The European Union reassured China on Thursday that it was pressing ahead with plans to lift a 15-year-old arms embargo on Beijing.

EU foreign policy chief Javier Solana said the EU plans remain on track, he said after talks with Chinese Foreign Minister Li Zhaoxing in Brussels.

Chinese Foreign Minister Li Zhaoxing (L) addresses a joint news conference with European Union foreign policy chief Javier Solana (R) after a meeting in Brussels March 17, 2005.
Chinese Foreign Minister Li Zhaoxing (L) addresses a joint news conference with European Union foreign policy chief Javier Solana (R) after a meeting in Brussels March 17, 2005. [Reuters]
Solana recalled that EU leaders agreed last December to work notably on beefing up an EU code of conduct, as preparation for lifting the embargo.

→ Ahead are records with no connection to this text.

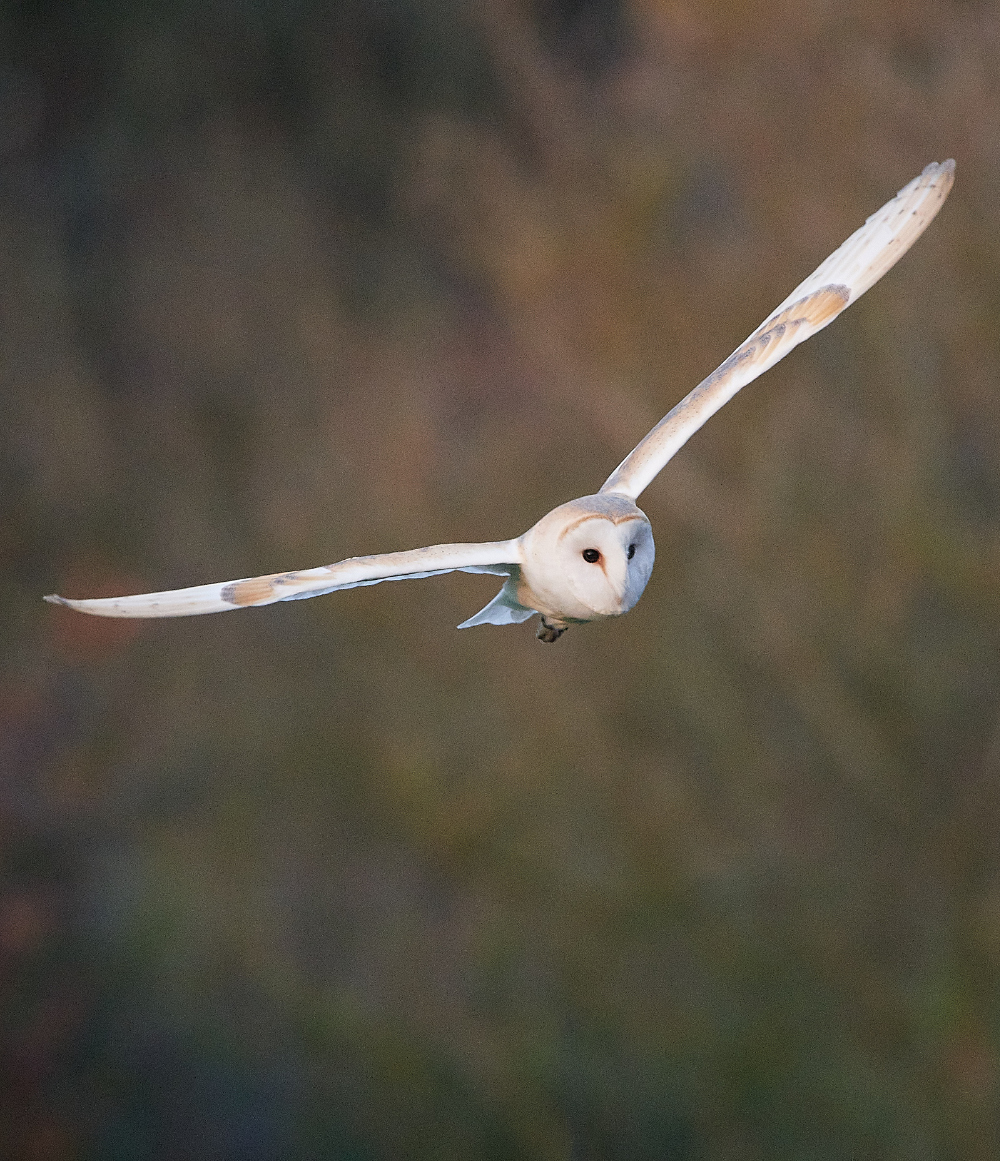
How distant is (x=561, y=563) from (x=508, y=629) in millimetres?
5026

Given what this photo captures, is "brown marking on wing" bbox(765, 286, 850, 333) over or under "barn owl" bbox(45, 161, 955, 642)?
over

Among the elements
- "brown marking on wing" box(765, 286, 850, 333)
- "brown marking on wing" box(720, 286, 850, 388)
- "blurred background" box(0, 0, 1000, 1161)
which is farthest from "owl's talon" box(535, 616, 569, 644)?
"blurred background" box(0, 0, 1000, 1161)

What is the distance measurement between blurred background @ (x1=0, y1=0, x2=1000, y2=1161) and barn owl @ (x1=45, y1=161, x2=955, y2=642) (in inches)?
172

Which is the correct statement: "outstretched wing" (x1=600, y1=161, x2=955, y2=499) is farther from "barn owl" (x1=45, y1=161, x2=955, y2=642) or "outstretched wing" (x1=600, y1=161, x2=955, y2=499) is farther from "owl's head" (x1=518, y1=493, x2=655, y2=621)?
"owl's head" (x1=518, y1=493, x2=655, y2=621)

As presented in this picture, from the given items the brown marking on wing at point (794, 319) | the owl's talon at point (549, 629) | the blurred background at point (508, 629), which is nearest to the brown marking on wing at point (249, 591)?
the owl's talon at point (549, 629)

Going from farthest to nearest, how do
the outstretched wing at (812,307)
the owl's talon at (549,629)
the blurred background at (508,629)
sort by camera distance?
1. the blurred background at (508,629)
2. the owl's talon at (549,629)
3. the outstretched wing at (812,307)

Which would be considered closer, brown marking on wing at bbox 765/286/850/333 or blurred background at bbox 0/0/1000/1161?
brown marking on wing at bbox 765/286/850/333

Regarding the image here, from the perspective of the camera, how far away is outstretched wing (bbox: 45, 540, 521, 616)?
6.68 feet

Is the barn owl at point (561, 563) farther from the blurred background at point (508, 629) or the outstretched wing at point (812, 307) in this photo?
the blurred background at point (508, 629)

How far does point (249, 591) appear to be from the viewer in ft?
7.01

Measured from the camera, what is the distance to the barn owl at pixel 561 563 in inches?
81.5

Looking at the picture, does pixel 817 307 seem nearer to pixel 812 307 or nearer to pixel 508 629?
pixel 812 307

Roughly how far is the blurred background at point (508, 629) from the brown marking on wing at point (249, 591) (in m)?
4.63

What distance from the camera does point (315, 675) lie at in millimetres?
7148
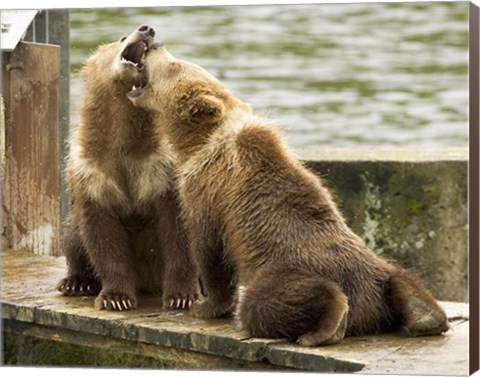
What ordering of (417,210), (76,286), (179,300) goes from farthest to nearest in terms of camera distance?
(417,210), (76,286), (179,300)

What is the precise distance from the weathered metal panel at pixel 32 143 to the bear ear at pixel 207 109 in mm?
1589

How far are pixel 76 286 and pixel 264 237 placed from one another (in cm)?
139

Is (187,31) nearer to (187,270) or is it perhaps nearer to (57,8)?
(57,8)

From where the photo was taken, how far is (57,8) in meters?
7.38

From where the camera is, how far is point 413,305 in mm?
6297

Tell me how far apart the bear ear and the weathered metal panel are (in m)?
1.59

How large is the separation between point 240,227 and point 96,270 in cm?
94

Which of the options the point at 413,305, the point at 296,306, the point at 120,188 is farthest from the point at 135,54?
the point at 413,305

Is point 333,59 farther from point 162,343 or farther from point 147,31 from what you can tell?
point 162,343

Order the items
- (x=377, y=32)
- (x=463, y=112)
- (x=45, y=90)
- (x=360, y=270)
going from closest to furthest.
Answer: (x=360, y=270) → (x=463, y=112) → (x=377, y=32) → (x=45, y=90)

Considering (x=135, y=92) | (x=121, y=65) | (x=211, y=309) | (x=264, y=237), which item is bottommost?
(x=211, y=309)

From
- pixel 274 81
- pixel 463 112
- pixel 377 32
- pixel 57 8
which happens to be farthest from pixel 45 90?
pixel 463 112

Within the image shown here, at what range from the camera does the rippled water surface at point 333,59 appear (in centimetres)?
710

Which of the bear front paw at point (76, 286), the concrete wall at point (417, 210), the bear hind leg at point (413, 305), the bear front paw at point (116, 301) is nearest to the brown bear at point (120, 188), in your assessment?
the bear front paw at point (116, 301)
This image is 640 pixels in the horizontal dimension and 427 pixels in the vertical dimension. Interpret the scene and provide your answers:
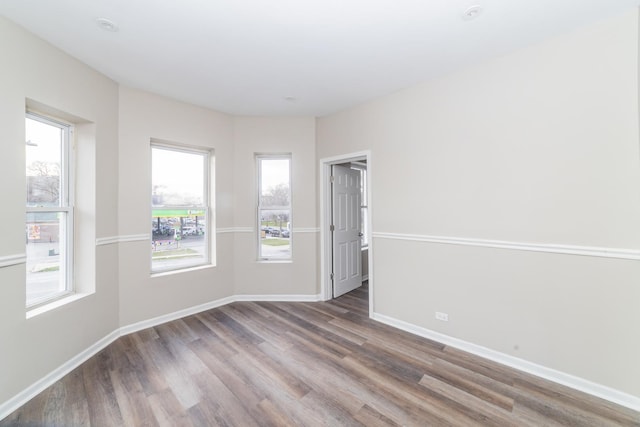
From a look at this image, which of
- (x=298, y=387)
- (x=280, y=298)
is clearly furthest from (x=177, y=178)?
(x=298, y=387)

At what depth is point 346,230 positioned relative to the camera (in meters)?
4.16

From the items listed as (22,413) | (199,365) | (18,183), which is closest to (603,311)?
(199,365)

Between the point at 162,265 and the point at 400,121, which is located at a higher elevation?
the point at 400,121

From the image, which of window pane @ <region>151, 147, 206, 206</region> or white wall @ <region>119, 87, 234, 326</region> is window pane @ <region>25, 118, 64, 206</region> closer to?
white wall @ <region>119, 87, 234, 326</region>

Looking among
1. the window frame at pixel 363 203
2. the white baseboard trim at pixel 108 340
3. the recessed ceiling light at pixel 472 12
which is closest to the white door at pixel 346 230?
the window frame at pixel 363 203

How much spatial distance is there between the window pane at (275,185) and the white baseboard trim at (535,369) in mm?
2300

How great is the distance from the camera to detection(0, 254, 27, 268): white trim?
1757mm

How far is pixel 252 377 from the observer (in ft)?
6.85

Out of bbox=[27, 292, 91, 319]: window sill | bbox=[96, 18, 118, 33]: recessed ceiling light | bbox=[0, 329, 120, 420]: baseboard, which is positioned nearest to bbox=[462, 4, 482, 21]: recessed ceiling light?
bbox=[96, 18, 118, 33]: recessed ceiling light

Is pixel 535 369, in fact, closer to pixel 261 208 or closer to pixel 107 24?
pixel 261 208

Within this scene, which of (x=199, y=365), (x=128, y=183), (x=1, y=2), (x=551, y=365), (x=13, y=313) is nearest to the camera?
(x=1, y=2)

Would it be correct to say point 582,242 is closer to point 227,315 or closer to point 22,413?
point 227,315

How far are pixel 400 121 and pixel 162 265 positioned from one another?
132 inches

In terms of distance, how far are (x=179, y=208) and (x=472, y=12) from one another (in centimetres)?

"We are working politically towards that end. We want that end to be a reality. We are working very hard ourselves on compromises that we have to find among ourselves," he told reporters.

"The sooner the better," Solana added.

Speaking after talks with the visiting Chinese foreign minister, his Luxembourg counterpart Jean Asselborn late Thursday stressed that the EU's current Luxembourg presidency would do "its best" to secure the lifting of the embargo.

"We will do our best, as current president, to ensure that this takes place," Asselborn told a press conference in Luxembourg. "We will put all our energy into it."

Li for his part restated Beijing's view that the lifting of the embargo was in the interest of both sides.

"We believe the lifting of the arms embargo is in the interest of peoples from countries on both sides," he noted. "We have full confidence the EU will work things out."

The EU's Luxembourg presidency has set a target of agreement on lifting the ban by the end of its term at the EU helm in June.

Solana conceded that the anti-secession law adopted by China's National People's Congress on March 14 had a political impact. But he also said there were some "positive" elements in the Chinese law, and indicated it did not fundamentally change the EU's aim of lifting the embargo.

"The atmospherics ... may have been a little more complicated with some countries or some parliaments. We'll see how things evolve. But the political will continues to be .. to keep on working on achieving that aim."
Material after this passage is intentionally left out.